Recall that the critical value was determined by design on the basis of the chosen level of significance \(\alpha\). The more preferred method of making decisions is to calculate the probability of getting a result as extreme as the value of the test statistic. This probability is called the \(p\)‐value, and can be compared directly to the significance level.

Definition: \(p\)-value

\(p\)‐value: the probability, assuming that the null hypothesis is true, of getting a value of the test statistic at least as extreme as the computed value for the test.

If the \(p\)‐value is smaller than the significance level \(\alpha\), \(H_o\) is rejected.
If the \(p\)‐value is larger than the significance level \(\alpha\), \(H_o\) is not rejected.

Comparing \(p\)‐value to \(\alpha\)

Both the \(p\)‐value and \(\alpha\) are probabilities of getting results as extreme as the data assuming \(H_o\) is true.

The \(p\)‐value is determined by the data and is related to the actual probability of making Type I error (rejecting a true Null Hypothesis). The smaller the \(p\)‐value, the smaller the chance of making Type I error and therefore, the more likely we are to reject the Null Hypothesis.

The significance level \(\alpha\) is determined by the design and is the maximum probability we are willing to accept of rejecting a true \(H_o\).

Two Decision Rules lead to the same decision.

If the test statistic lies in the rejection region, reject \(H_o\). (critical value method)
If the \(p\)‐value < \(\alpha\), reject \(H_o\). (\(p\)‐value method)

This \(p\)‐value method of comparison is preferred to the critical value method because the rule is the same for all statistical models: Reject \(H_o\) if \(p\)‐value < \(\alpha\).

Let’s see why these two rules are equivalent by analyzing a test of mean vs. hypothesized value.

Decision is Reject \(H_o\)

\( H_o: \mu=10 \qquad H_a: \mu > 10\)
Design: Critical value is determined by significance level \(\alpha\).
Data Analysis: p‐value is determined by test statistic
Test statistic falls in rejection region.
\(p\)‐value (blue) < \(\alpha\) (purple)
Reject \(H_o\).
Strong statement: Data supports the Alternative Hypothesis.

In this example, the test statistic lies in the rejection region (the area to the right of the critical value). The \(p\)‐value (the area to the right of the test statistic) is less than the significance level (the area to the right of the critical value). The decision is to Reject \(H_o\).

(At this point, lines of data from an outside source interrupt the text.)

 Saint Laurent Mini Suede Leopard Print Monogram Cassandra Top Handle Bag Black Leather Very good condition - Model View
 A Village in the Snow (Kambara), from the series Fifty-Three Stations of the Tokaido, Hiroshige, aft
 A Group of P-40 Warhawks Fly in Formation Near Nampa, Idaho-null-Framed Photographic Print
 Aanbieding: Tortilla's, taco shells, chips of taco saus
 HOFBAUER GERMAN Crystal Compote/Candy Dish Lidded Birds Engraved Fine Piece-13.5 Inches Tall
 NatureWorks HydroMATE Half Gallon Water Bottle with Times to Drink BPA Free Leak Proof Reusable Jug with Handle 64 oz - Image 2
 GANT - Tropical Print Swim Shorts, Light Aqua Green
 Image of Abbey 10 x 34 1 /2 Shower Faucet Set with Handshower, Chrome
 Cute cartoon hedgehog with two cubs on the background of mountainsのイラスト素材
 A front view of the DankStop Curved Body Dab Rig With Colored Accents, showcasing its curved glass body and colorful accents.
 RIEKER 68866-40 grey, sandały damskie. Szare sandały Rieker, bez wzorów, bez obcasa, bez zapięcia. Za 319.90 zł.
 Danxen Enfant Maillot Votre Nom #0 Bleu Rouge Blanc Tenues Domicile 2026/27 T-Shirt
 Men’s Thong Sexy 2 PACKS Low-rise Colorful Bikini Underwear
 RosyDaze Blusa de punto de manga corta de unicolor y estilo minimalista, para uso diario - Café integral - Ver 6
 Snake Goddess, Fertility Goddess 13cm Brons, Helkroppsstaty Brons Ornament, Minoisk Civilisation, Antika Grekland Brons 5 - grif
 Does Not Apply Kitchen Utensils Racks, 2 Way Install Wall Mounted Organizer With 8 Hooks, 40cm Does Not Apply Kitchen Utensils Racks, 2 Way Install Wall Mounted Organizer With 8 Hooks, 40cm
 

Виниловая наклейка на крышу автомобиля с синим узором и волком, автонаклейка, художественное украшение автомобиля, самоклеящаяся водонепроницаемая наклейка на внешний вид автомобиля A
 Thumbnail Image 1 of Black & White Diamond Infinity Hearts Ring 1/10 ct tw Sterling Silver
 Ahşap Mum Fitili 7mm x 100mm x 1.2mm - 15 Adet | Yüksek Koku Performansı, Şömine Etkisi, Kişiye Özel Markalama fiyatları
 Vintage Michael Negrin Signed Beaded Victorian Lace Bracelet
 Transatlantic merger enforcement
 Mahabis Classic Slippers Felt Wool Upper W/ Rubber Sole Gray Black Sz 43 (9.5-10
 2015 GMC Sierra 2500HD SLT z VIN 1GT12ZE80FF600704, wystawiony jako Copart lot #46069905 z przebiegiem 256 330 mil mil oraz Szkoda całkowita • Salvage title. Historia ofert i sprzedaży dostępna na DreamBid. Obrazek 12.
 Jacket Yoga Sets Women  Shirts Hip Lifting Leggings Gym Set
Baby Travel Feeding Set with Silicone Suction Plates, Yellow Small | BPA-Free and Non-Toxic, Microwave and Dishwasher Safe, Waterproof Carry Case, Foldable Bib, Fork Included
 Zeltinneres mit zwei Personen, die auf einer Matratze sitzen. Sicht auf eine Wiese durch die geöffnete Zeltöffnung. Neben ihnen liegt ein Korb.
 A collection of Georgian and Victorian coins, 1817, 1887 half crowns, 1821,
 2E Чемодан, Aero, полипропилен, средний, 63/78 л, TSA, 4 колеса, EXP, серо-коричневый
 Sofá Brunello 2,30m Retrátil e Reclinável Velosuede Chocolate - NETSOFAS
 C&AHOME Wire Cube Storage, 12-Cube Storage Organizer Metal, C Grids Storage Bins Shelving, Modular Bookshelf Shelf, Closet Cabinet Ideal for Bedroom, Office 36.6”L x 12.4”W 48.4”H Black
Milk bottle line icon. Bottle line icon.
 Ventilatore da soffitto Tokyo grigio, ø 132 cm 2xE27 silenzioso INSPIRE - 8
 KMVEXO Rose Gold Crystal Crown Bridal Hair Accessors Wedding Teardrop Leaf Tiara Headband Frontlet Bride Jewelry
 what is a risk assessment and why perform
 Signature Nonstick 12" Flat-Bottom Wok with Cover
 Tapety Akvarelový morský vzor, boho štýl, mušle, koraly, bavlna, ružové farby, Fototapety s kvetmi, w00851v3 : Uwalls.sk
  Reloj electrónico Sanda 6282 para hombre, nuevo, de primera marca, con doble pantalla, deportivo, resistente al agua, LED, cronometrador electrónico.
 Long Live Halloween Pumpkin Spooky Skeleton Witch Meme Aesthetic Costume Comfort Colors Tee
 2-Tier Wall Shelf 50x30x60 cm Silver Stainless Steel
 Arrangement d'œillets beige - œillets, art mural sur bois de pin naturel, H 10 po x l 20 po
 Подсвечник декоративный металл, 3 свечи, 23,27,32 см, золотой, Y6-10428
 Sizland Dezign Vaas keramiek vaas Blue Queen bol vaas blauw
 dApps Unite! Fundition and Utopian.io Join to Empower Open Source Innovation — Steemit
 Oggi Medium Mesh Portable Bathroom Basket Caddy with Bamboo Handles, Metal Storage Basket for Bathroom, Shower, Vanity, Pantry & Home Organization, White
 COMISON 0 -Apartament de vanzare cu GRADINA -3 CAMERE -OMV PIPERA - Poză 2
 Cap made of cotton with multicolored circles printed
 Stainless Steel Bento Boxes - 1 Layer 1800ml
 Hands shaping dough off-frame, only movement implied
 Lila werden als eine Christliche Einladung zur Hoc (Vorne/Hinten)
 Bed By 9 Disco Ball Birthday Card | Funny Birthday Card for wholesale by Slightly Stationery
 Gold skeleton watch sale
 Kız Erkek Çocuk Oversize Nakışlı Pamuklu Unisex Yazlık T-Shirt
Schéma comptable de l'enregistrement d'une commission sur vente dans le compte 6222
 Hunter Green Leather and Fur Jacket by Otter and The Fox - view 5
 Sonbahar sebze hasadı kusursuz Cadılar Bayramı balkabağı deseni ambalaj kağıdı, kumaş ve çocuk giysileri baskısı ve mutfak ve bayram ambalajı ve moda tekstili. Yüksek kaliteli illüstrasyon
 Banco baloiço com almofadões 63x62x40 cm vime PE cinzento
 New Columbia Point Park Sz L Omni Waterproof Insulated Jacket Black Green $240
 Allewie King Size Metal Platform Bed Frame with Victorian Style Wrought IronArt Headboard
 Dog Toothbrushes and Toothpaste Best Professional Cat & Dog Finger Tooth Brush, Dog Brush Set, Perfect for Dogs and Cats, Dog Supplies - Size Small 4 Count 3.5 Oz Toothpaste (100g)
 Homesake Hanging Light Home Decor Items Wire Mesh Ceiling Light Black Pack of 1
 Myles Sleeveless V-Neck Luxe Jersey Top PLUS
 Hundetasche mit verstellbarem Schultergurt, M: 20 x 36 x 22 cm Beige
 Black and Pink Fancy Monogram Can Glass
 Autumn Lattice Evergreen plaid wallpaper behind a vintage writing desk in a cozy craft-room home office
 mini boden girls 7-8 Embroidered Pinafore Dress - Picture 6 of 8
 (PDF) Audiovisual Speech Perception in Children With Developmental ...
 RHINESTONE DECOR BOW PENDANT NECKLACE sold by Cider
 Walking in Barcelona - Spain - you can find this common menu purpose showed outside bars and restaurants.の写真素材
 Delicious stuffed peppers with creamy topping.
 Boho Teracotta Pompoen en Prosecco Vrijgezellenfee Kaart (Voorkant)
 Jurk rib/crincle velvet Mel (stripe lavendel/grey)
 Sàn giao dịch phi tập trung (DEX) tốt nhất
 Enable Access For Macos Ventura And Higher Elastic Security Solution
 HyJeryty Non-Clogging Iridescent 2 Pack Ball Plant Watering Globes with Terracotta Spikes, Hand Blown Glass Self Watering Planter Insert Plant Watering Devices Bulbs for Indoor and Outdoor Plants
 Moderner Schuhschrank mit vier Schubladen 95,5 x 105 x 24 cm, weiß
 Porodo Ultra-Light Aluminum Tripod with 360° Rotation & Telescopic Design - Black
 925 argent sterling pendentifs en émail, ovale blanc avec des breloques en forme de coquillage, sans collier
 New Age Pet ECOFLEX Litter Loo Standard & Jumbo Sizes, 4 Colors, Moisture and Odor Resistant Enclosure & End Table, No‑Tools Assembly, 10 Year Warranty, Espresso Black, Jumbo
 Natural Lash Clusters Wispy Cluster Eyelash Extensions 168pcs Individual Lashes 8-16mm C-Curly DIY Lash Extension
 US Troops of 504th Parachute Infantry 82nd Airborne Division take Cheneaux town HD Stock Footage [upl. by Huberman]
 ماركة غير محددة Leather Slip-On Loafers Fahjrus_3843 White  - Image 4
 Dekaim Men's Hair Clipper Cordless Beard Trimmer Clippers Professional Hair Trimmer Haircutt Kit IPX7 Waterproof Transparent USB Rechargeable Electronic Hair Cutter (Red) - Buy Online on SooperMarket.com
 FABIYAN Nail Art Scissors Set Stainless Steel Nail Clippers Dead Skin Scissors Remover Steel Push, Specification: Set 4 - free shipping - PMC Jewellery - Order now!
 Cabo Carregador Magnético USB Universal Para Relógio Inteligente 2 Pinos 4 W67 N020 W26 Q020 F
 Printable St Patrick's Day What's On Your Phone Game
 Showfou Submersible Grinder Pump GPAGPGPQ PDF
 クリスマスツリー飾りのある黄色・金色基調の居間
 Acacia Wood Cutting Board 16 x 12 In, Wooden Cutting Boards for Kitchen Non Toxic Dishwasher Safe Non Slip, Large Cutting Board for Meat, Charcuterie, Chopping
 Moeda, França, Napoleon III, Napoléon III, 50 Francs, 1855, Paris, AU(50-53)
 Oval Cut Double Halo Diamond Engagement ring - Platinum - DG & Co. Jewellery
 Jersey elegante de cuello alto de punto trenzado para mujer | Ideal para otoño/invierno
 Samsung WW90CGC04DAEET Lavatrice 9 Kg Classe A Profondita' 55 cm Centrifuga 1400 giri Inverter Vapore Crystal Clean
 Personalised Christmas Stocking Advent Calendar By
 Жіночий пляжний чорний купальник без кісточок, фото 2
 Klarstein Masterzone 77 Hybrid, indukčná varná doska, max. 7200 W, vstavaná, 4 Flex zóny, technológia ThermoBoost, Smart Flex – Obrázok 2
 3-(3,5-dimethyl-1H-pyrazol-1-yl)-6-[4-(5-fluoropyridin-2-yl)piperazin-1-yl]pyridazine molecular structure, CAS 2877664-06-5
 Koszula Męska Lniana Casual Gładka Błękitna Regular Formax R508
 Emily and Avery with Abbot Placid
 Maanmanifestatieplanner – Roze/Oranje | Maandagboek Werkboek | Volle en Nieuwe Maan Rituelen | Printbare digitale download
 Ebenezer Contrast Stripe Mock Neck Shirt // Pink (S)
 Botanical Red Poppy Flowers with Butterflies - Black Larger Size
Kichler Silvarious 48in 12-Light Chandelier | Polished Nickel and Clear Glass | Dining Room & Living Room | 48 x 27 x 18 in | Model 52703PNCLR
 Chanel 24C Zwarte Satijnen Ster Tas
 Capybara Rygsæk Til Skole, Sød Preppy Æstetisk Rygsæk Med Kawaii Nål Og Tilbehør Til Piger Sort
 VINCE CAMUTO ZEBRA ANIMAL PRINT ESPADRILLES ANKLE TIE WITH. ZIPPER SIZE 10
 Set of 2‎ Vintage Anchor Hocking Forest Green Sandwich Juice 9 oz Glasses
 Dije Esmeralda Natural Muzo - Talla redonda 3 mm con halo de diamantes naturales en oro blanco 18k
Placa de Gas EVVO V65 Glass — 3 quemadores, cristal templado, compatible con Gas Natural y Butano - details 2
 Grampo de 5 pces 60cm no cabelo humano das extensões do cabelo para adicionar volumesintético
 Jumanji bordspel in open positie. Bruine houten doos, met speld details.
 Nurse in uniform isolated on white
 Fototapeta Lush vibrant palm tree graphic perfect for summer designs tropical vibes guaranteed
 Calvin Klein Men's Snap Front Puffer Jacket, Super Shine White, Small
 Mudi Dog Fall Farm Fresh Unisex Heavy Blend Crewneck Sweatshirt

Decision is Fail to Reject \(H_o\)

\( H_o: \mu=10 \qquad H_a: \mu > 10\)
Design: critical value is determined by significance level \(\alpha\).
Data Analysis: \(p\)‐value is determined by test statistic
Test statistic does not fall in the rejection region.
\(p\)‐value (blue) > \(\alpha\)(purple)
Fail to Reject \(H_o\).
Weak statement: Data is inconclusive and does not support the Alternative Hypothesis.

In this example, the Test Statistic does not lie in the Rejection Region. The \(p\)‐value (the area to the right of the test statistic) is greater than the significance level (the area to the right of the critical value). The decision is Fail to Reject \(H_o\).